Optimize code to take full advantage of the processor's cache size, which is variable among various target machines. This optimization is important, particularly, to support high-performance applications.
Dynamically detect cache size at runtime with the cpuid instruction and adjust performance-critical code accordingly. Optimize data structures either to fit in one half of the first-level cache or in the second-level cache. Optimizing for one half of the first-level cache will bring the greatest performance benefit. If one half of the first-level cache is too small to be practical, optimize for the second-level cache.
Optimizing for a point in between (for example, for the entire first-level cache) will likely not bring a substantial improvement over optimizing for the second-level cache. Although current compilers often do a good job of enhancing locality, also consider using manual techniques to enhance locality, such as blocking, loop interchange and loop skewing, as described in the article, "Cache Blocking Technique on Hyper-Threading Technology Enabled Processors."
Enable the prefetch generation in your compiler by using the /QxW or /QaxW switch in the Intel® C++ Compiler or the /arch:SSE2 switch in the Microsoft .NET* 2003 C++ compiler.

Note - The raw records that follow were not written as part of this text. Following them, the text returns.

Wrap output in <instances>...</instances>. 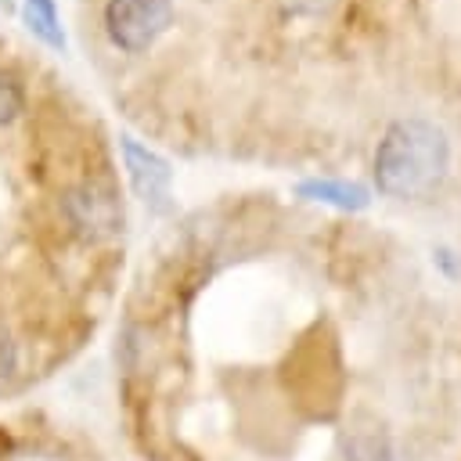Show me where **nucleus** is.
<instances>
[{
	"label": "nucleus",
	"instance_id": "6e6552de",
	"mask_svg": "<svg viewBox=\"0 0 461 461\" xmlns=\"http://www.w3.org/2000/svg\"><path fill=\"white\" fill-rule=\"evenodd\" d=\"M22 104H25L22 86L14 83V76L0 72V126H4V122H11V119L22 112Z\"/></svg>",
	"mask_w": 461,
	"mask_h": 461
},
{
	"label": "nucleus",
	"instance_id": "f03ea898",
	"mask_svg": "<svg viewBox=\"0 0 461 461\" xmlns=\"http://www.w3.org/2000/svg\"><path fill=\"white\" fill-rule=\"evenodd\" d=\"M104 25L115 47L140 54L173 25V0H108Z\"/></svg>",
	"mask_w": 461,
	"mask_h": 461
},
{
	"label": "nucleus",
	"instance_id": "20e7f679",
	"mask_svg": "<svg viewBox=\"0 0 461 461\" xmlns=\"http://www.w3.org/2000/svg\"><path fill=\"white\" fill-rule=\"evenodd\" d=\"M122 155H126V169H130V184L137 191V198L155 209V212H166L169 209V198H173V169L166 158H158L155 151L140 148L137 140H122Z\"/></svg>",
	"mask_w": 461,
	"mask_h": 461
},
{
	"label": "nucleus",
	"instance_id": "7ed1b4c3",
	"mask_svg": "<svg viewBox=\"0 0 461 461\" xmlns=\"http://www.w3.org/2000/svg\"><path fill=\"white\" fill-rule=\"evenodd\" d=\"M65 216H68V223H72L83 238H90V241L112 238L115 230H122V205H119L115 191L104 187V184H83V187L68 191V198H65Z\"/></svg>",
	"mask_w": 461,
	"mask_h": 461
},
{
	"label": "nucleus",
	"instance_id": "39448f33",
	"mask_svg": "<svg viewBox=\"0 0 461 461\" xmlns=\"http://www.w3.org/2000/svg\"><path fill=\"white\" fill-rule=\"evenodd\" d=\"M295 191L310 202H324V205H335V209H346V212H357L371 202L367 187L353 184V180H303Z\"/></svg>",
	"mask_w": 461,
	"mask_h": 461
},
{
	"label": "nucleus",
	"instance_id": "423d86ee",
	"mask_svg": "<svg viewBox=\"0 0 461 461\" xmlns=\"http://www.w3.org/2000/svg\"><path fill=\"white\" fill-rule=\"evenodd\" d=\"M25 14V25L50 47H65V36H61V25H58V11H54V0H25L22 7Z\"/></svg>",
	"mask_w": 461,
	"mask_h": 461
},
{
	"label": "nucleus",
	"instance_id": "0eeeda50",
	"mask_svg": "<svg viewBox=\"0 0 461 461\" xmlns=\"http://www.w3.org/2000/svg\"><path fill=\"white\" fill-rule=\"evenodd\" d=\"M346 461H396L385 432L378 429H357L346 447Z\"/></svg>",
	"mask_w": 461,
	"mask_h": 461
},
{
	"label": "nucleus",
	"instance_id": "f257e3e1",
	"mask_svg": "<svg viewBox=\"0 0 461 461\" xmlns=\"http://www.w3.org/2000/svg\"><path fill=\"white\" fill-rule=\"evenodd\" d=\"M450 166L447 133L421 119H400L385 130L375 151V180L378 191L400 202L429 198Z\"/></svg>",
	"mask_w": 461,
	"mask_h": 461
},
{
	"label": "nucleus",
	"instance_id": "1a4fd4ad",
	"mask_svg": "<svg viewBox=\"0 0 461 461\" xmlns=\"http://www.w3.org/2000/svg\"><path fill=\"white\" fill-rule=\"evenodd\" d=\"M14 367H18V349H14L11 335H7V328L0 324V385H7V382H11Z\"/></svg>",
	"mask_w": 461,
	"mask_h": 461
}]
</instances>
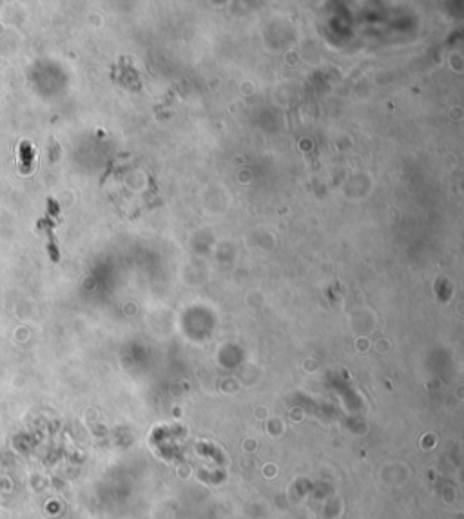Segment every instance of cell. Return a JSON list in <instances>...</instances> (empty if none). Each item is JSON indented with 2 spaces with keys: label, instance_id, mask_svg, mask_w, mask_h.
I'll list each match as a JSON object with an SVG mask.
<instances>
[{
  "label": "cell",
  "instance_id": "1",
  "mask_svg": "<svg viewBox=\"0 0 464 519\" xmlns=\"http://www.w3.org/2000/svg\"><path fill=\"white\" fill-rule=\"evenodd\" d=\"M20 153L24 154V160H26V164H24V171H29V167H31L29 160L33 158V151H31V145H29V144H22V145H20Z\"/></svg>",
  "mask_w": 464,
  "mask_h": 519
}]
</instances>
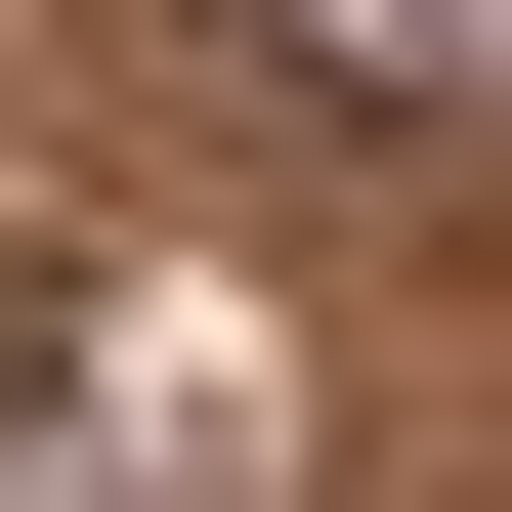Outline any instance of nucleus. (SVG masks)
<instances>
[{"label":"nucleus","mask_w":512,"mask_h":512,"mask_svg":"<svg viewBox=\"0 0 512 512\" xmlns=\"http://www.w3.org/2000/svg\"><path fill=\"white\" fill-rule=\"evenodd\" d=\"M256 86H299V128H470V86H512V0H256Z\"/></svg>","instance_id":"nucleus-1"}]
</instances>
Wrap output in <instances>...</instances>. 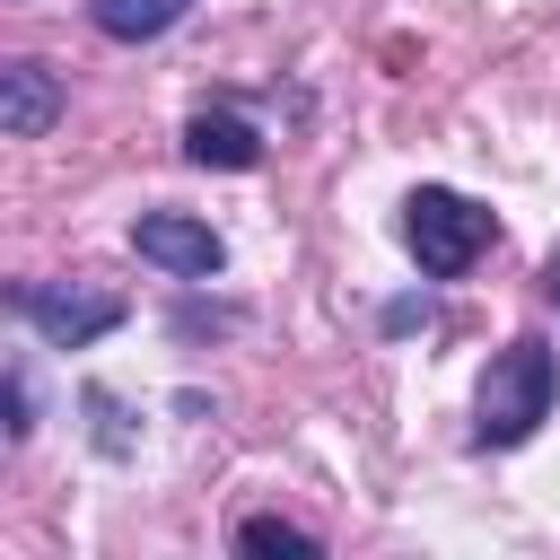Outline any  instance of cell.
I'll use <instances>...</instances> for the list:
<instances>
[{"label":"cell","instance_id":"cell-1","mask_svg":"<svg viewBox=\"0 0 560 560\" xmlns=\"http://www.w3.org/2000/svg\"><path fill=\"white\" fill-rule=\"evenodd\" d=\"M551 394H560V359L551 341H508L472 394V438L481 446H525L542 420H551Z\"/></svg>","mask_w":560,"mask_h":560},{"label":"cell","instance_id":"cell-2","mask_svg":"<svg viewBox=\"0 0 560 560\" xmlns=\"http://www.w3.org/2000/svg\"><path fill=\"white\" fill-rule=\"evenodd\" d=\"M402 236H411V254H420L429 280H455V271L490 245V210L464 201V192H446V184H420V192L402 201Z\"/></svg>","mask_w":560,"mask_h":560},{"label":"cell","instance_id":"cell-3","mask_svg":"<svg viewBox=\"0 0 560 560\" xmlns=\"http://www.w3.org/2000/svg\"><path fill=\"white\" fill-rule=\"evenodd\" d=\"M18 315H26L52 350H88V341H105L131 306H122L114 289H88V280H35V289H18Z\"/></svg>","mask_w":560,"mask_h":560},{"label":"cell","instance_id":"cell-4","mask_svg":"<svg viewBox=\"0 0 560 560\" xmlns=\"http://www.w3.org/2000/svg\"><path fill=\"white\" fill-rule=\"evenodd\" d=\"M131 245H140V262H158L166 280H219V271H228L219 228H210V219H184V210H140V219H131Z\"/></svg>","mask_w":560,"mask_h":560},{"label":"cell","instance_id":"cell-5","mask_svg":"<svg viewBox=\"0 0 560 560\" xmlns=\"http://www.w3.org/2000/svg\"><path fill=\"white\" fill-rule=\"evenodd\" d=\"M61 114V79L44 61H0V140H35Z\"/></svg>","mask_w":560,"mask_h":560},{"label":"cell","instance_id":"cell-6","mask_svg":"<svg viewBox=\"0 0 560 560\" xmlns=\"http://www.w3.org/2000/svg\"><path fill=\"white\" fill-rule=\"evenodd\" d=\"M184 158H192V166L245 175V166H262V131L236 122V114H192V122H184Z\"/></svg>","mask_w":560,"mask_h":560},{"label":"cell","instance_id":"cell-7","mask_svg":"<svg viewBox=\"0 0 560 560\" xmlns=\"http://www.w3.org/2000/svg\"><path fill=\"white\" fill-rule=\"evenodd\" d=\"M114 44H149V35H166V26H184L192 18V0H96L88 9Z\"/></svg>","mask_w":560,"mask_h":560},{"label":"cell","instance_id":"cell-8","mask_svg":"<svg viewBox=\"0 0 560 560\" xmlns=\"http://www.w3.org/2000/svg\"><path fill=\"white\" fill-rule=\"evenodd\" d=\"M236 542H245V551H289V560H315V534H306V525H289V516H245V525H236Z\"/></svg>","mask_w":560,"mask_h":560},{"label":"cell","instance_id":"cell-9","mask_svg":"<svg viewBox=\"0 0 560 560\" xmlns=\"http://www.w3.org/2000/svg\"><path fill=\"white\" fill-rule=\"evenodd\" d=\"M35 429V394H26V368H9V438Z\"/></svg>","mask_w":560,"mask_h":560},{"label":"cell","instance_id":"cell-10","mask_svg":"<svg viewBox=\"0 0 560 560\" xmlns=\"http://www.w3.org/2000/svg\"><path fill=\"white\" fill-rule=\"evenodd\" d=\"M420 315H429V298H394V306H385V324H394V332H411Z\"/></svg>","mask_w":560,"mask_h":560},{"label":"cell","instance_id":"cell-11","mask_svg":"<svg viewBox=\"0 0 560 560\" xmlns=\"http://www.w3.org/2000/svg\"><path fill=\"white\" fill-rule=\"evenodd\" d=\"M542 289H551V306H560V254H551V262H542Z\"/></svg>","mask_w":560,"mask_h":560}]
</instances>
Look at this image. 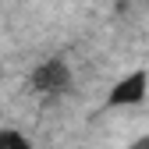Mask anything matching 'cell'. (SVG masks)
I'll return each mask as SVG.
<instances>
[{
    "mask_svg": "<svg viewBox=\"0 0 149 149\" xmlns=\"http://www.w3.org/2000/svg\"><path fill=\"white\" fill-rule=\"evenodd\" d=\"M146 96H149V71L146 68H135V71L121 74V78L107 89V107L110 110L139 107V103H146Z\"/></svg>",
    "mask_w": 149,
    "mask_h": 149,
    "instance_id": "7a4b0ae2",
    "label": "cell"
},
{
    "mask_svg": "<svg viewBox=\"0 0 149 149\" xmlns=\"http://www.w3.org/2000/svg\"><path fill=\"white\" fill-rule=\"evenodd\" d=\"M139 149H149V142H142V146H139Z\"/></svg>",
    "mask_w": 149,
    "mask_h": 149,
    "instance_id": "277c9868",
    "label": "cell"
},
{
    "mask_svg": "<svg viewBox=\"0 0 149 149\" xmlns=\"http://www.w3.org/2000/svg\"><path fill=\"white\" fill-rule=\"evenodd\" d=\"M29 82H32V89L39 92V96L53 100V96H61V92H68V85H71V64L64 57H46V61H39L32 68Z\"/></svg>",
    "mask_w": 149,
    "mask_h": 149,
    "instance_id": "6da1fadb",
    "label": "cell"
},
{
    "mask_svg": "<svg viewBox=\"0 0 149 149\" xmlns=\"http://www.w3.org/2000/svg\"><path fill=\"white\" fill-rule=\"evenodd\" d=\"M0 149H36L29 135H22L18 128H0Z\"/></svg>",
    "mask_w": 149,
    "mask_h": 149,
    "instance_id": "3957f363",
    "label": "cell"
}]
</instances>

As the compiler's prefetch implementation improves, automatic prefetch insertion by the compiler may outperform manual insertion.
If you are using a compiler that does not support software prefetching, intrinsics or inline assembly may be used to manually insert prefetch instructions. Chapter 6 of the IA-32 Intel Architecture Optimization Reference Manual contains an example of using software prefetch to implement a memory-copy algorithm.
If a load is found to miss frequently with significant negative performance impact, first try moving the load up to execute earlier. If that change does not reduce the number of lo misses, insert a prefetch before the load of the data. Be aware that manual prefetch is independent of the hardware prefetching capabilities in both the Pentium® M processor and the Intel® NetBurst™ microarchitecture. These mechanisms are separate, and hardware prefetch is not improved by manual prefetching; moreover, excessive manual prefetching can degrade performance.